An insistence on the Western image of innovation silences other forms of tech culture that don’t fit that model. Robin is an example of someone who is exhausting and overworking himself; who is someone not on the factory floor but still sees himself as not good enough within this paradigm. That’s why he needs to keep fighting. He talked about being responsible for not only his workers, but also China’s image. He described taking on these responsibilities on behalf of the nation-state, and even the party-state, as very hard labor. This mindset is a progression from the eighties and nineties when Chinese citizens were called upon to turn themselves into economic actors on behalf of the nation. It also merges in the tech industry in particular with this normalization of overwork and hyper productivity. It’s interesting to see how people in the tech industry are pushing back against these norms.
YCW: If everyone followed Joi Ito’s idea and acted as “Now-ists” i.e. as “people who recognized that ‘nowadays to innovate you don’t need to plan everything, but you need to stay connected, always learning, and always present,’” would orientalist and colonialist narratives lose ground?
SL: I don’t think so. The “now-ist” approach was a particularly well-articulated story of how to legitimize the idea that even someone as privileged as an MIT Media Lab graduate has to reinvent themselves constantly and turn away from what has worked in the past. It was a very smart way of framing something that is quite exploitative, in this investor-speak way centered on the promise of opportunity. This language was inspired by people like Ito and those in his network to argue there is something broken about Western forms of innovation; that we have lost touch with the world. What they meant was that they, especially men from the global North, had lost control. A now-ist can turn to the next and find something completely unique to re-invest.
When I was embedded in this incubator in 2012 and 2013, I saw for myself that the environment felt just plain exciting to everyone involved. I too felt this excitement to be part of it. That made me tolerate, like other women did, instances of sexism and sexual harassment because there was seemingly a bigger project at stake.

▸ **Problem 1**:
In the interview excerpt, translate the sentence "I too felt this excitement to be part of it." into Spanish.
▸ **Problem 2**:
Reproduce the interview excerpt word for word, everything from "When I was embedded" down to "project at stake.".
Work only from the interview excerpt.

▸ **Data under study**:
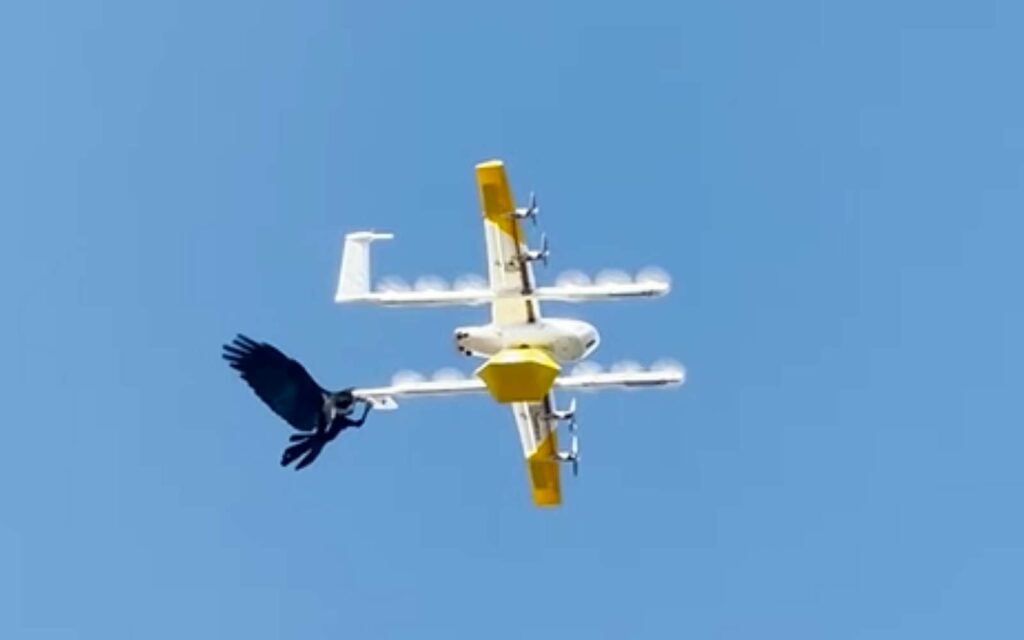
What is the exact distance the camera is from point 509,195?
79688 mm

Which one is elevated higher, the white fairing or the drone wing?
the white fairing

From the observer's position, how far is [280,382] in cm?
8088

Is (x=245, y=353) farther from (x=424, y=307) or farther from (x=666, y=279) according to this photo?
(x=666, y=279)

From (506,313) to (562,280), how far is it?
7.68 ft

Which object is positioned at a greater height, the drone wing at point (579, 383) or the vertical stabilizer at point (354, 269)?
the vertical stabilizer at point (354, 269)

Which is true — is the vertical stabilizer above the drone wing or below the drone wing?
above

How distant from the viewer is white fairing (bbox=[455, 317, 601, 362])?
78.5m

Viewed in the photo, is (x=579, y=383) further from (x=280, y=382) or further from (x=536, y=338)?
(x=280, y=382)

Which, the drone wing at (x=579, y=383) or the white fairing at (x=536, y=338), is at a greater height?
the white fairing at (x=536, y=338)

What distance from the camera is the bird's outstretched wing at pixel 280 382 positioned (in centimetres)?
8038

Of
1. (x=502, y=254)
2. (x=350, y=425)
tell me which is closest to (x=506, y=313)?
(x=502, y=254)

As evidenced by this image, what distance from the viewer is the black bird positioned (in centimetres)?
8062

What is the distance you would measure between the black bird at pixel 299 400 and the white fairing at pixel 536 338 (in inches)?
184

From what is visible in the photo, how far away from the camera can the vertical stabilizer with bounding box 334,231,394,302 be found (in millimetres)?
81875
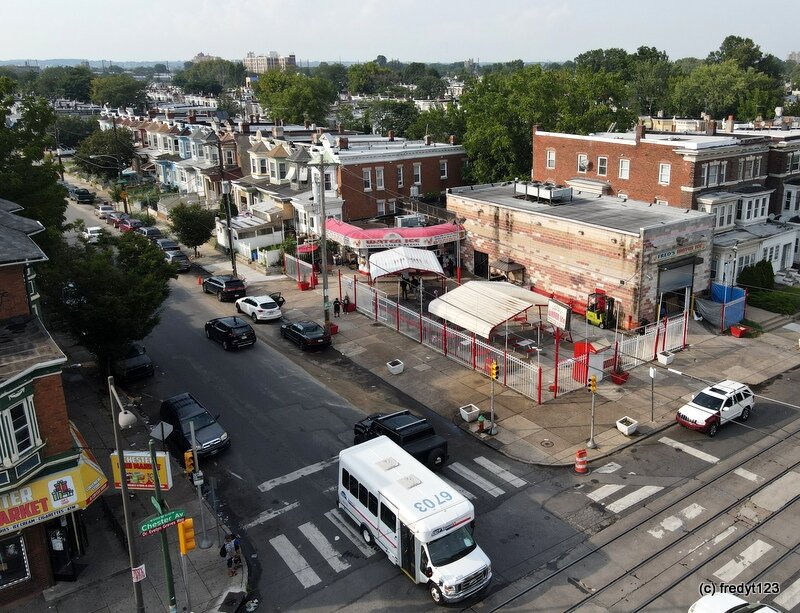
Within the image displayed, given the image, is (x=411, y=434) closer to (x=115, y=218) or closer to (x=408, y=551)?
(x=408, y=551)

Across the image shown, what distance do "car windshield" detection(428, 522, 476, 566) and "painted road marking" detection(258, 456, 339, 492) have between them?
771cm

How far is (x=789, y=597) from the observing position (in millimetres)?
17609

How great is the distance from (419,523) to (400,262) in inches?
940

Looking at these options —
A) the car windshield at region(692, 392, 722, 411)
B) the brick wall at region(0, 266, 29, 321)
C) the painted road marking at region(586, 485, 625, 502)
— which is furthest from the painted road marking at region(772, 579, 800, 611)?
the brick wall at region(0, 266, 29, 321)

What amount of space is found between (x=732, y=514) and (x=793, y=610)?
4111 mm

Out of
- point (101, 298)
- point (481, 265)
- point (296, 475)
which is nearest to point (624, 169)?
point (481, 265)

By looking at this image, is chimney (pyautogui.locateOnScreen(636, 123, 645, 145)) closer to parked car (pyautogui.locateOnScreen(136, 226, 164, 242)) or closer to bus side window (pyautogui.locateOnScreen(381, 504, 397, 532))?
bus side window (pyautogui.locateOnScreen(381, 504, 397, 532))

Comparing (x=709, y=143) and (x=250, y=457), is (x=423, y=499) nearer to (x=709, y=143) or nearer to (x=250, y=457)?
(x=250, y=457)

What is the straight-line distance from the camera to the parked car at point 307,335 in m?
35.2

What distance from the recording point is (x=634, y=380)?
31062 mm

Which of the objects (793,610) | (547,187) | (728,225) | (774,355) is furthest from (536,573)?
(728,225)

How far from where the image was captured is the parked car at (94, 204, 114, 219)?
2734 inches

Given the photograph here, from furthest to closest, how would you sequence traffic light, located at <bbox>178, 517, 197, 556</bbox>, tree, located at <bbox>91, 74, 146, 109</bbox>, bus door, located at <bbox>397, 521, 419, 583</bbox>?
tree, located at <bbox>91, 74, 146, 109</bbox>, bus door, located at <bbox>397, 521, 419, 583</bbox>, traffic light, located at <bbox>178, 517, 197, 556</bbox>

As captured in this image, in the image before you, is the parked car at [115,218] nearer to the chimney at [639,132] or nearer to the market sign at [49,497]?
the chimney at [639,132]
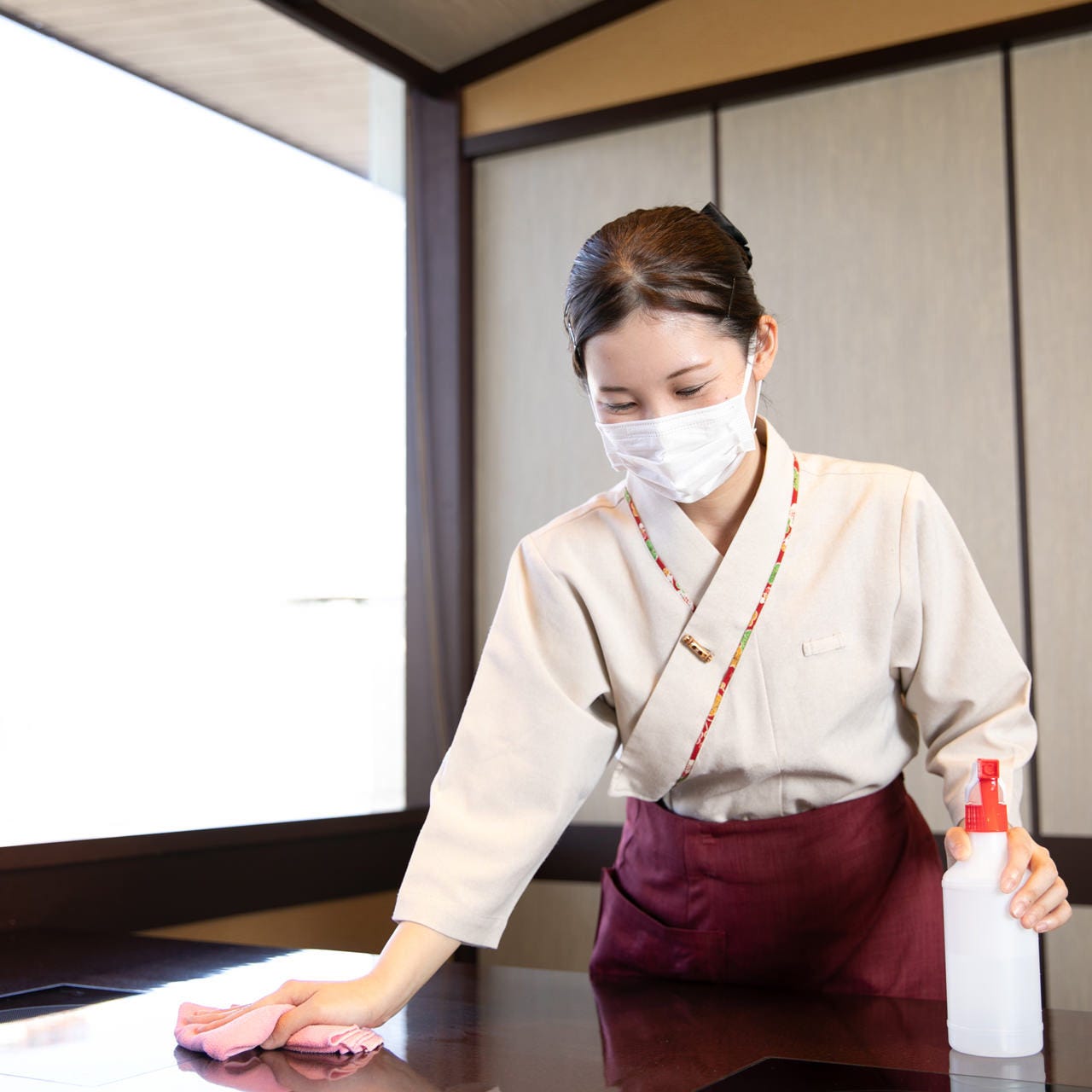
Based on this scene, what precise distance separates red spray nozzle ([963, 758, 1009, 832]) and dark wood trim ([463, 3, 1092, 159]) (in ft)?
6.71

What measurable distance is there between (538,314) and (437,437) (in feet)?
1.21

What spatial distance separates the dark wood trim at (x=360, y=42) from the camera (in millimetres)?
2654

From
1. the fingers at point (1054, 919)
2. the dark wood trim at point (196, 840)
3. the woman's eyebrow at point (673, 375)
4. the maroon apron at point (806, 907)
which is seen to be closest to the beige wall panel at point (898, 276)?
the dark wood trim at point (196, 840)

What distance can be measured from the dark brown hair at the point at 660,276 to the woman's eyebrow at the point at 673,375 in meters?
0.05

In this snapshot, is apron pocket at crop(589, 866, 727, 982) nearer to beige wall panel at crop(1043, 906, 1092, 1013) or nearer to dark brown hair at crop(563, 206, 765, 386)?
dark brown hair at crop(563, 206, 765, 386)

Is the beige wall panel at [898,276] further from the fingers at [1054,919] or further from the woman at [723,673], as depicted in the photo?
the fingers at [1054,919]

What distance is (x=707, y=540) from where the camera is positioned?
1.39 m

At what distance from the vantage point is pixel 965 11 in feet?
8.55

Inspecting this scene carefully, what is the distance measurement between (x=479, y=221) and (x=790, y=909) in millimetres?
2154

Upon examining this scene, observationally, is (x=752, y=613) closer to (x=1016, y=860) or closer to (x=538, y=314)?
(x=1016, y=860)

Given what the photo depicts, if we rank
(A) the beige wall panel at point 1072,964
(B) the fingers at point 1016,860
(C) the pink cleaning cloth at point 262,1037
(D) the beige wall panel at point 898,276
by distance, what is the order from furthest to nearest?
(D) the beige wall panel at point 898,276 → (A) the beige wall panel at point 1072,964 → (C) the pink cleaning cloth at point 262,1037 → (B) the fingers at point 1016,860

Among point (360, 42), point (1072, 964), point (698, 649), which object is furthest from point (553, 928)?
point (360, 42)

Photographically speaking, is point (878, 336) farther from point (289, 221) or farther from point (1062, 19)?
point (289, 221)

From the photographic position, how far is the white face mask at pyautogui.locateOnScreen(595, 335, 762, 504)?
128 cm
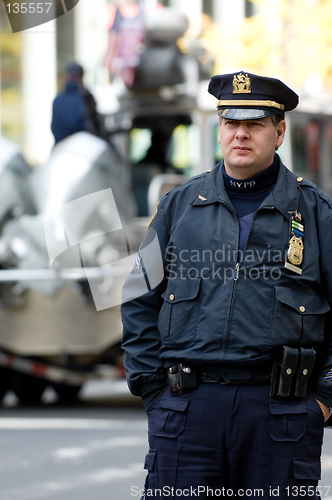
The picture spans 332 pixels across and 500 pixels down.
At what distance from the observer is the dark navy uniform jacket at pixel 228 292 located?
3.17 m

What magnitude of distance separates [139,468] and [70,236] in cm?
258

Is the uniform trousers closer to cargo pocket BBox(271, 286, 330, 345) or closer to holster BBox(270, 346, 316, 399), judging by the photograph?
holster BBox(270, 346, 316, 399)

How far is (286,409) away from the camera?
3.18m

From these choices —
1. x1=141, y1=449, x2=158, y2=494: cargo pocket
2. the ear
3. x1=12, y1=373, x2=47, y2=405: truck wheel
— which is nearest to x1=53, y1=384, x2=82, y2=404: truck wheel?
x1=12, y1=373, x2=47, y2=405: truck wheel

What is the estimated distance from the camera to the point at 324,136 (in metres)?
11.1

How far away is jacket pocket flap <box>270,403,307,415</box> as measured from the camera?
10.4 feet

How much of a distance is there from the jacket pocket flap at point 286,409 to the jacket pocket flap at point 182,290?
44cm

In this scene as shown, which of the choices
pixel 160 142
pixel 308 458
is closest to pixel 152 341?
pixel 308 458

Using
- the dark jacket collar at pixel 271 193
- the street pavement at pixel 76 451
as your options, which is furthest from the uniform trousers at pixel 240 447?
the street pavement at pixel 76 451

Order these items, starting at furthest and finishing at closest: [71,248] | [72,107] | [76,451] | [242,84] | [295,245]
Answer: [72,107] < [71,248] < [76,451] < [242,84] < [295,245]

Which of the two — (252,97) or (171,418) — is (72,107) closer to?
(252,97)

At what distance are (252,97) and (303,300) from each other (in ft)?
2.29

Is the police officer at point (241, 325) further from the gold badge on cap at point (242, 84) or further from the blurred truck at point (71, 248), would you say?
the blurred truck at point (71, 248)

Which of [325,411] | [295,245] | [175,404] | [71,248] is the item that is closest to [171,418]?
[175,404]
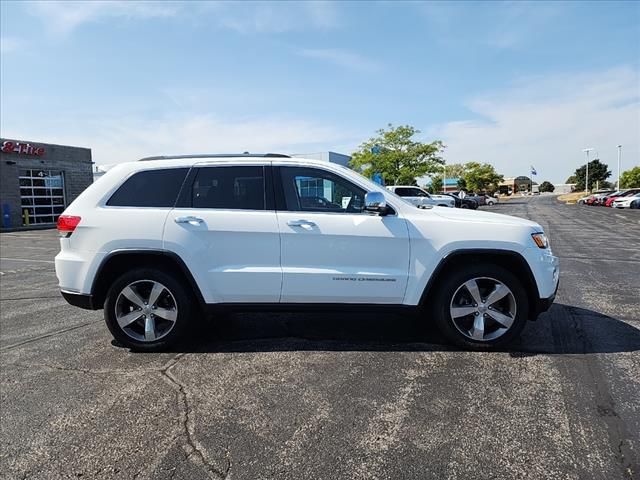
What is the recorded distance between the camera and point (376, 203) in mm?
3986

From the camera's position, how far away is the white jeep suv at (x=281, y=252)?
412 cm

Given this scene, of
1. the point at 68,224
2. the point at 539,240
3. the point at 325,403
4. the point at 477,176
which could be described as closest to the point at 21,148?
the point at 68,224

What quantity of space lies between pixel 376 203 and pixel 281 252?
38.9 inches

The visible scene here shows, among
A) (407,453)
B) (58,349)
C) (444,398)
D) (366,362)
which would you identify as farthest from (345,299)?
(58,349)

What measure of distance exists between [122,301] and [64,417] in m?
1.36

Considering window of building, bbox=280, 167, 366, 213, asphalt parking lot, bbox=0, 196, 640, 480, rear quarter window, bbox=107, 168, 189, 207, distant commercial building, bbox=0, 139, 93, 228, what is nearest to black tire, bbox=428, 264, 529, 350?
asphalt parking lot, bbox=0, 196, 640, 480

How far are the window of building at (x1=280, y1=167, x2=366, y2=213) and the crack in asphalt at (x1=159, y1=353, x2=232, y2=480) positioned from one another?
182 centimetres

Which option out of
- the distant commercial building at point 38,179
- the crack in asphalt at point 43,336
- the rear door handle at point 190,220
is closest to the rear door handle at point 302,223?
the rear door handle at point 190,220

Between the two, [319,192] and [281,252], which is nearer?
[281,252]

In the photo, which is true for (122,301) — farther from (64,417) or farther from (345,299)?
(345,299)

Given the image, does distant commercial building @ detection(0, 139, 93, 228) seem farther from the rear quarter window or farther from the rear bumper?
the rear quarter window

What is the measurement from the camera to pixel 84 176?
1244 inches

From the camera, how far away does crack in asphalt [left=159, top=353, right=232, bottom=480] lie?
8.24 ft

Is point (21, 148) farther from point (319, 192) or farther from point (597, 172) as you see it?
point (597, 172)
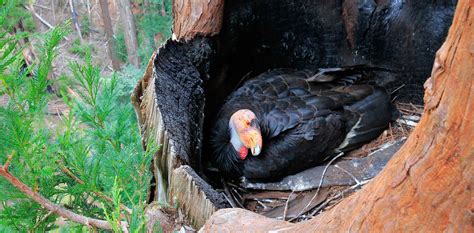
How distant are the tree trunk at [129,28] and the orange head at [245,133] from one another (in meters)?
3.83

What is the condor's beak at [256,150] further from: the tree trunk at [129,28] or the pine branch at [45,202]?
the tree trunk at [129,28]

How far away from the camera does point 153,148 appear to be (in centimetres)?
146

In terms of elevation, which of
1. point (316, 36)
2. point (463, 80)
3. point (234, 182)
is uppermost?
point (463, 80)

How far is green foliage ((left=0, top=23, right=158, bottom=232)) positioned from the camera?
4.37 ft

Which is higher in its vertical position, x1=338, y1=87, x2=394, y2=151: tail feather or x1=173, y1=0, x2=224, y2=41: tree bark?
x1=173, y1=0, x2=224, y2=41: tree bark

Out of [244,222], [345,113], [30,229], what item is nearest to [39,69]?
[30,229]

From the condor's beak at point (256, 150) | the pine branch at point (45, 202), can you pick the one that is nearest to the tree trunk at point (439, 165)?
the pine branch at point (45, 202)

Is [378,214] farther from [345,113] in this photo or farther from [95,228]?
[345,113]

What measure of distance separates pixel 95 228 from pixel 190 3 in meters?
1.03

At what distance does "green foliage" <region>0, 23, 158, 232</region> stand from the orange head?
0.60 metres

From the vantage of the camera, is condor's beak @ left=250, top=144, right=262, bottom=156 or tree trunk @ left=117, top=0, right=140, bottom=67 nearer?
condor's beak @ left=250, top=144, right=262, bottom=156

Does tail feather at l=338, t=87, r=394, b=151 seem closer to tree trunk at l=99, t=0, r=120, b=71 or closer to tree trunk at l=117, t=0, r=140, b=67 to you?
tree trunk at l=117, t=0, r=140, b=67

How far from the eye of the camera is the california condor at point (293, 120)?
6.97 feet

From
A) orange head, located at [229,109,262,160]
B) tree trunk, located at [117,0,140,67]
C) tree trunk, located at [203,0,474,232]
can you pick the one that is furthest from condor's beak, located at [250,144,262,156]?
tree trunk, located at [117,0,140,67]
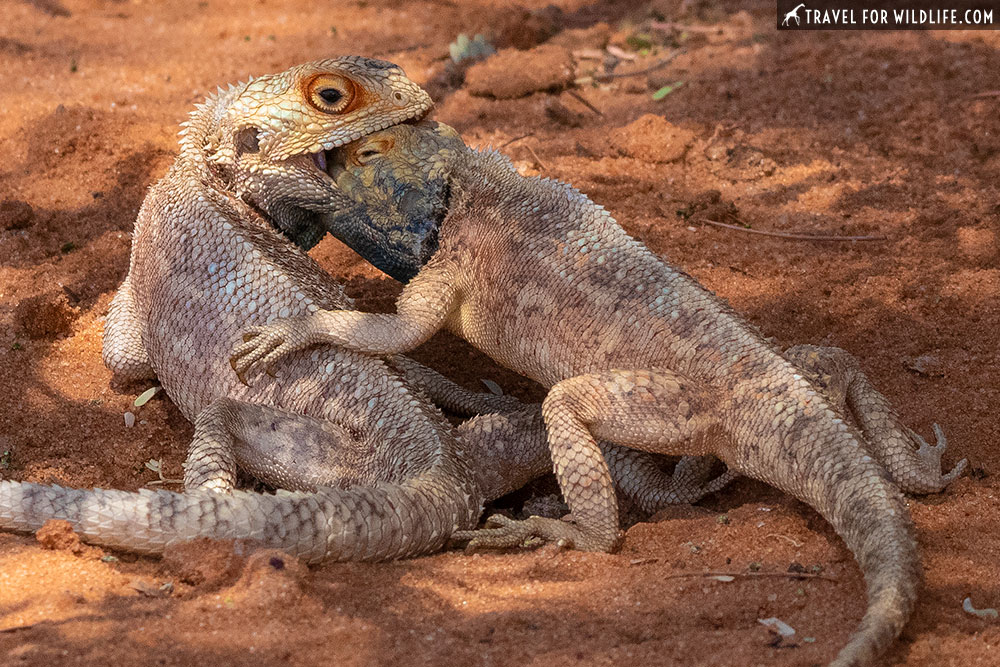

▸ **Exercise output 1**:
Yo también sentí esta emoción de formar parte de ello.

▸ **Exercise output 2**:
When I was embedded in this incubator in 2012 and 2013, I saw for myself that the environment felt just plain exciting to everyone involved. I too felt this excitement to be part of it. That made me tolerate, like other women did, instances of sexism and sexual harassment because there was seemingly a bigger project at stake.